Bir yılbaşı gecesi ülkemizin bazı yörelerindeki görüntülere baksa acaba bunu söyler miydi?

Türkiye yılbaşı kutlaması ile herhalde Batı'da herhangi bir ülke için orijinal bir nitelik arz etmezdi.

Ama aynı Türkiye, kurban bayramı dolayısıyla Doğu – Güneydoğu'da ve dünyanın Uzak-Doğu'dan Afrika'ya, Güney Amerika'ya kadar uzanan fakir memleketlerinde gerçekleştirdiği şefkat köprüsü ile fark oluşturuyordu.

...
Yılbaşı kutlamaları tartışılır durur Türkiye'de...

Eleştiriler bir Hristiyanlık adeti eleştirisi gibi görünse de onu bile aşan bir kültürel başkalaşmayı gündeme almak lazım.

Çünkü yılbaşı kutlamalar?, Hristiyanlığı da rahatsız edecek bir erozyona tekabül eder hale gelmiş bulunuyor.

 Hazreti İsa gelse herhalde bu yılbaşı kültürünü vahim bir sürükleniş olarak nitelerdi.

Nitekim Hristiyan din adamları da bir uçtan, bu erozyona karşı seslerini yükseltmeye başlamışlardır.

...
İnsan, yeni bir yıla yepyeni bir enerji yüklenerek başlamalı, de?il mi?
Biz yılın ilk gününü tatille geçiriyoruz.
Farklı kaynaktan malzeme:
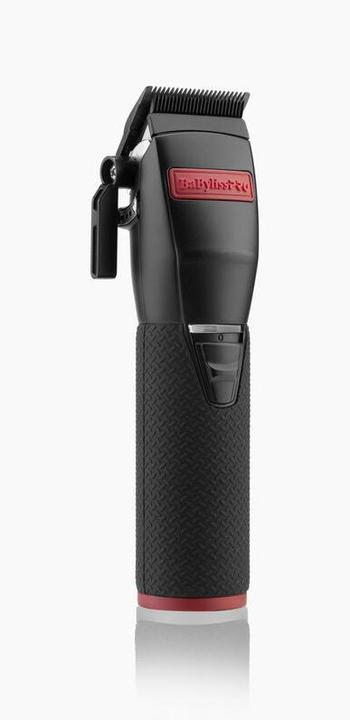 Actual product image BaByliss Pro Boost+ Black Matte Metal Clipper FX8700RBPE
Çünkü yılbaşı gecesinin yorgunluıu başka türlü çıkmıyor.

Bizim kültürümüzde bu gibi müstesna günler, başkalarına sevinç taşınan, başkalarının üzüntülerini azaltan günlerdir.

Diğer ifadeyle pozitif enerjinin kalpten kalbe taşındığı günlerdir. 
Keşke derim, Kurban bayramımızı dünya kadar çoğaltsaydık, Ramazan bayramımızı, kandillerimizi, oruçlarımızı, iftarlarımızı küreselleştirebilseydik. İslam'ın şefkat ve rahmet iklimi kıta kıta dolaşsaydı.
Böyle bir özlemi dile getirmek, yılbaşı keyfini bozmak anlamı taşır mı, bilemiyorum.